Can you talk about the advantages or other motivations for the formulation of indirect normativity in this paper (section "Indirect normativity: defining a utility function"), compared to your 2012 formulation? (It's not clear to me what problems with that version you're trying to solve here.)

5paulfchristiano
The previous definition was aiming to define a utility function "precisely," in the sense of giving some code which would produce the utility value if you ran it for a (very, very) long time. One basic concern with this is (as you pointed out at the time) that it's not clear that an AI which was able to acquire power would actually be able to reason about this abstract definition of utility. A more minor concern is that it involves considering the decisions of hypothetical humans very unlike those existing in the real world (who therefore might reach bad conclusions or at least conclusions different from ours). In the new formulation, the goal is to define the utility in terms of the answers to questions about the future that seem like they should be easy for the AI to answer because they are a combination of (i) easy predictions about humans that it is good at, (ii) predictions about the future that any power-seeking AI should be able to answer. Relatedly, this version only requires making predictions about humans who are living in the real world and being defended by their AI. (Though those humans can choose to delegate to some digital process making predictions about hypothetical humans, if they so desire.) Ideally I'd even like all of the humans involved in the process to be indistinguishable from the "real" humans, so that no human ever looks at their situation and thinks "I guess I'm one of the humans responsible for figuring out the utility function, since this isn't the kind of world that my AI would actually bring into existence rather than merely reasoning about hypothetically." More structurally, the goal is to define the utility function in terms of the kinds of question-answers that realistic approaches to ELK could elicit, which doesn't seem to include facts about mathematics that are much too complex for humans to derive directly and where they need to rely on correlations between mathematics and the physical world---in those cases we are essentia
3Wei Dai
Thanks, very helpful to understand your motivations for that section better. Not sure about the following, but it seems the new formulation requires that the AI answer questions about humans in a future that may have very low probability according to the AI's current beliefs (i.e., the current human through a delegation chain eventually delegates to a future human existing in a possible world with low probability). The AI may well not be able to answer questions about such a future human, because it wouldn't need that ability to seek power (it only needs to make predictions about high probability futures). Or to put it another way, the future human may exist in a world with strange/unfamiliar (from the AI's perspective) features that make it hard for the AI to predict correctly. How do you envision extracting or eliciting from the future human H_limit an opinion about what the current human should do, given that H_limit's mind is almost certainly entirely focused on their own life and problems? One obvious way I can think of is to make a copy of H_limit, put the copy in a virtual environment, tell them about H's situation, then ask them what to do. But that seems to run into the same kind of issue, as the copy is now aware that they're not living in the real world.

Spatial reasoning records
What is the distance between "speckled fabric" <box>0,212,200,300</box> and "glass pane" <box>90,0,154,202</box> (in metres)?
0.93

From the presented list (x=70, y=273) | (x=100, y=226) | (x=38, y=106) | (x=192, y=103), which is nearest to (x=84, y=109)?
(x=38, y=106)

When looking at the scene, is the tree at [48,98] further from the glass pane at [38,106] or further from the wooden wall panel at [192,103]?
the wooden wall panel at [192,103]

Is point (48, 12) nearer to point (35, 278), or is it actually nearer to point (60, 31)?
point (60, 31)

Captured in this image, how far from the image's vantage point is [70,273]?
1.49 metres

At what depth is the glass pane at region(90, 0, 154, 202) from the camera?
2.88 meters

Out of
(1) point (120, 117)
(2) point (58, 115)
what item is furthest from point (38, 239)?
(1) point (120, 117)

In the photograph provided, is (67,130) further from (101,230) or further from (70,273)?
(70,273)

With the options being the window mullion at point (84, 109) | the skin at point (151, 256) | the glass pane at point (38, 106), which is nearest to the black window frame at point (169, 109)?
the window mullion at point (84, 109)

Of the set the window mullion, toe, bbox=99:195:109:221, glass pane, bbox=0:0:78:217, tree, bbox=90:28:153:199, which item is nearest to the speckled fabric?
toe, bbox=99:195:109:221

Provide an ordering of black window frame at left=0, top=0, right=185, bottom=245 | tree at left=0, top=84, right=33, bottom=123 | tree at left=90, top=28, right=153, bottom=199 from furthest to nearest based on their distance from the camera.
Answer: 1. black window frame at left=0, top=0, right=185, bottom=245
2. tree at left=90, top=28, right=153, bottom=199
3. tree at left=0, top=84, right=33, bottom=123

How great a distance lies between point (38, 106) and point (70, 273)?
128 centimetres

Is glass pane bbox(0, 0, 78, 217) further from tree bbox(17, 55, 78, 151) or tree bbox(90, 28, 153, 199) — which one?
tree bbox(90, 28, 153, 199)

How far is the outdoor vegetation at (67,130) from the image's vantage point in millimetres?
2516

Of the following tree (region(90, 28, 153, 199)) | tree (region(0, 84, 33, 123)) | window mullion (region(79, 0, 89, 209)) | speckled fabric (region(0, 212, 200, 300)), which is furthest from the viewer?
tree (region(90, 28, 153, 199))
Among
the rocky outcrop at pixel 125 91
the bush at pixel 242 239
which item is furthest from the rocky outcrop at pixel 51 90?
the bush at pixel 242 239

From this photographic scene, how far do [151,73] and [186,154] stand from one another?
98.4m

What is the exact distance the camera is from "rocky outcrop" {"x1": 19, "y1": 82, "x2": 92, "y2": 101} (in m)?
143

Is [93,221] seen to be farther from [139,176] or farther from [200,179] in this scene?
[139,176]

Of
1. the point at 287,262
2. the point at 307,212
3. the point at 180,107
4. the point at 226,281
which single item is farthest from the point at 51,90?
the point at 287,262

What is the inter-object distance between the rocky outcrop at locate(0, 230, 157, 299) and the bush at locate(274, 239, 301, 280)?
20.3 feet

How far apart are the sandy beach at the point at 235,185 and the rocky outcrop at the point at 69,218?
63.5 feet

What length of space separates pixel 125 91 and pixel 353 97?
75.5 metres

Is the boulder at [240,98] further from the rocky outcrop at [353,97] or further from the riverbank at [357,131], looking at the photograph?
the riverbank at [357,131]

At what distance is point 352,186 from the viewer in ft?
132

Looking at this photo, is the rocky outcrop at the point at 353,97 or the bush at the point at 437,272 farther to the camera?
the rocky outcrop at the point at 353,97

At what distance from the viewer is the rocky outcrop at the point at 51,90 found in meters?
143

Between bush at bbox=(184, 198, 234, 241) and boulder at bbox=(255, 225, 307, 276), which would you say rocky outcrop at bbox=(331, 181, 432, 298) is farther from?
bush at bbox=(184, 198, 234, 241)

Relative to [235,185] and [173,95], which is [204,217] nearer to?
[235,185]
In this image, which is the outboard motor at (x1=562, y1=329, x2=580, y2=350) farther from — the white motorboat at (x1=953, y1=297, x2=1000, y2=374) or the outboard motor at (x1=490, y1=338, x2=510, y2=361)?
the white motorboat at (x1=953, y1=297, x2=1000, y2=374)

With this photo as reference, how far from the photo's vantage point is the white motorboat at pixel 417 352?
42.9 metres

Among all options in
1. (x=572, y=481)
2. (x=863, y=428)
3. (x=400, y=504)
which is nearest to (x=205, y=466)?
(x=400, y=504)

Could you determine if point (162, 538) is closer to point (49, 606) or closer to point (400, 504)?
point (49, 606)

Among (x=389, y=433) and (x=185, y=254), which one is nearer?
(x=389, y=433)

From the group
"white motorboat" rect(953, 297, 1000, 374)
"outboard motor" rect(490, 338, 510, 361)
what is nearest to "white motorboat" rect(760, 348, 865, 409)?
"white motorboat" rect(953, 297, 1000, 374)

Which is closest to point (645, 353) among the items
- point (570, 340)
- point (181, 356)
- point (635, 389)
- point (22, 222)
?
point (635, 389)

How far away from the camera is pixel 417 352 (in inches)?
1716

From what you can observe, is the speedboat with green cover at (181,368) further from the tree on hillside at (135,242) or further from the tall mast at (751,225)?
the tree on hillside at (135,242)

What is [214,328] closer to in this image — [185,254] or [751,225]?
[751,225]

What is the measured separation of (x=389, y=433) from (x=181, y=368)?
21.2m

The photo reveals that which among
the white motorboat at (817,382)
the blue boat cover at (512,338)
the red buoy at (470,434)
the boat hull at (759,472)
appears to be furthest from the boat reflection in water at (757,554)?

- _WRITTEN INSTRUCTION 1_
In the indirect normativity thread, which two kinds of predictions does the new formulation combine in the questions it expects the AI to answer easily?
- _WRITTEN INSTRUCTION 2_
Could you write the next part of the indirect normativity thread, picking up after its final sentence?

- _OUTPUT 1_
Easy predictions about humans that the AI is good at, and predictions about the future that any power-seeking AI should be able to answer.

- _OUTPUT 2_
2paulfchristiano
I'm imagining delegating to humans who are very similar to (and ideally indistinguishable from) the humans who will actually exist in the world that we bring about. I'm scared about very alien humans for a bunch of reasons---hard for the AI to reason about, may behave strangely, and makes it harder to use "corrigible" strategies to easily satisfy their preferences. (Though that said, note that the AI is reasoning very abstractly about such future humans and cannot e.g. predict any of their statements in detail.) Ideally we are basically asking each human what they want their future to look like, not asking them to evaluate a very different world. Ideally we would literally only be asking the humans to evaluate their future. This is kind of like giving instructions to their AI about what it should do next, but a little bit more indirect since they are instead evaluating futures that their AI could bring about. The reason this doesn't work is that by the time we get to those future humans, the AI may already be in an irreversibly bad position (e.g. because it hasn't acquired much flexible influence that it can use to help the humans achieve their goals). This happens most obviously at the very end, but it also happens along the way if the AI failed to get into a position where it could effectively defend us. (And of course it happens along the way if people are gradually refining their understanding of what they want to happen in the external world, rather than having a full clean separation into "expand while protecting deliberation" + "execute payload.") However, when this happens it is only because the humans along the way couldn't tell that things were going badly---they couldn't understand that their AI had failed to gather resources for them until they actually got to the end, asked their AI to achieve something, and were unhappy because it couldn't. If they had understood along the way, then they would never have gone down this route. So at the point when

I could only skim and the details went over my head, but it seems you intend to do experiments with Bayesian Networks and human operators.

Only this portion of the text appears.